▸ What this task involves
From the opening line of the records through the line bearing "scientific name: Mus", set down every line exactly.

--- Data to use ---

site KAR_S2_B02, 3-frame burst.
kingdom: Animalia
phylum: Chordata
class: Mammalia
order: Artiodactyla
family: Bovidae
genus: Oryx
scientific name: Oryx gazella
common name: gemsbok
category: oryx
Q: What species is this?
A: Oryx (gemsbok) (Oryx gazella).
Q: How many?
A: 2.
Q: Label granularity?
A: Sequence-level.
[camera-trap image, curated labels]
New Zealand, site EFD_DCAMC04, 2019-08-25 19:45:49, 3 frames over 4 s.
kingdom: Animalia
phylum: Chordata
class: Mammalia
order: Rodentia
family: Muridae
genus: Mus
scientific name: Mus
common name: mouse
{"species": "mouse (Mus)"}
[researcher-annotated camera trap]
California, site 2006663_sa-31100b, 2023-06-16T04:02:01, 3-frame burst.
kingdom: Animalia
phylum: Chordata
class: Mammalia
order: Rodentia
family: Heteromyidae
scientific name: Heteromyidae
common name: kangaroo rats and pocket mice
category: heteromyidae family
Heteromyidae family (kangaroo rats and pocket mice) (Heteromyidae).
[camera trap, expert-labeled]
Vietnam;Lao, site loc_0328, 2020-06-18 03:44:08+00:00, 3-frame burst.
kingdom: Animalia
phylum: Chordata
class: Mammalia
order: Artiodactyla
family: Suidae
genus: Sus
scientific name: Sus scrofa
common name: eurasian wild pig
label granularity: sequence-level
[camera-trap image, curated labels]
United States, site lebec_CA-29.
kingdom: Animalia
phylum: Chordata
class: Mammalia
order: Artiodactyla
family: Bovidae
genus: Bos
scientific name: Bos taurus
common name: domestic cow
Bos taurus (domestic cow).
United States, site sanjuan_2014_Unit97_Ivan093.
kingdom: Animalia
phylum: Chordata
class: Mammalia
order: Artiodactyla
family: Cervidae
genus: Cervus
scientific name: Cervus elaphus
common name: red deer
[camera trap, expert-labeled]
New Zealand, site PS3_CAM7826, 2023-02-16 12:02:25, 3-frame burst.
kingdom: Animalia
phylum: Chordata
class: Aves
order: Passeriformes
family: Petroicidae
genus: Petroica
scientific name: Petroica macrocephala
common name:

---

▸ Exercise output
site KAR_S2_B02, 3-frame burst.
kingdom: Animalia
phylum: Chordata
class: Mammalia
order: Artiodactyla
family: Bovidae
genus: Oryx
scientific name: Oryx gazella
common name: gemsbok
category: oryx
Q: What species is this?
A: Oryx (gemsbok) (Oryx gazella).
Q: How many?
A: 2.
Q: Label granularity?
A: Sequence-level.
[camera-trap image, curated labels]
New Zealand, site EFD_DCAMC04, 2019-08-25 19:45:49, 3 frames over 4 s.
kingdom: Animalia
phylum: Chordata
class: Mammalia
order: Rodentia
family: Muridae
genus: Mus
scientific name: Mus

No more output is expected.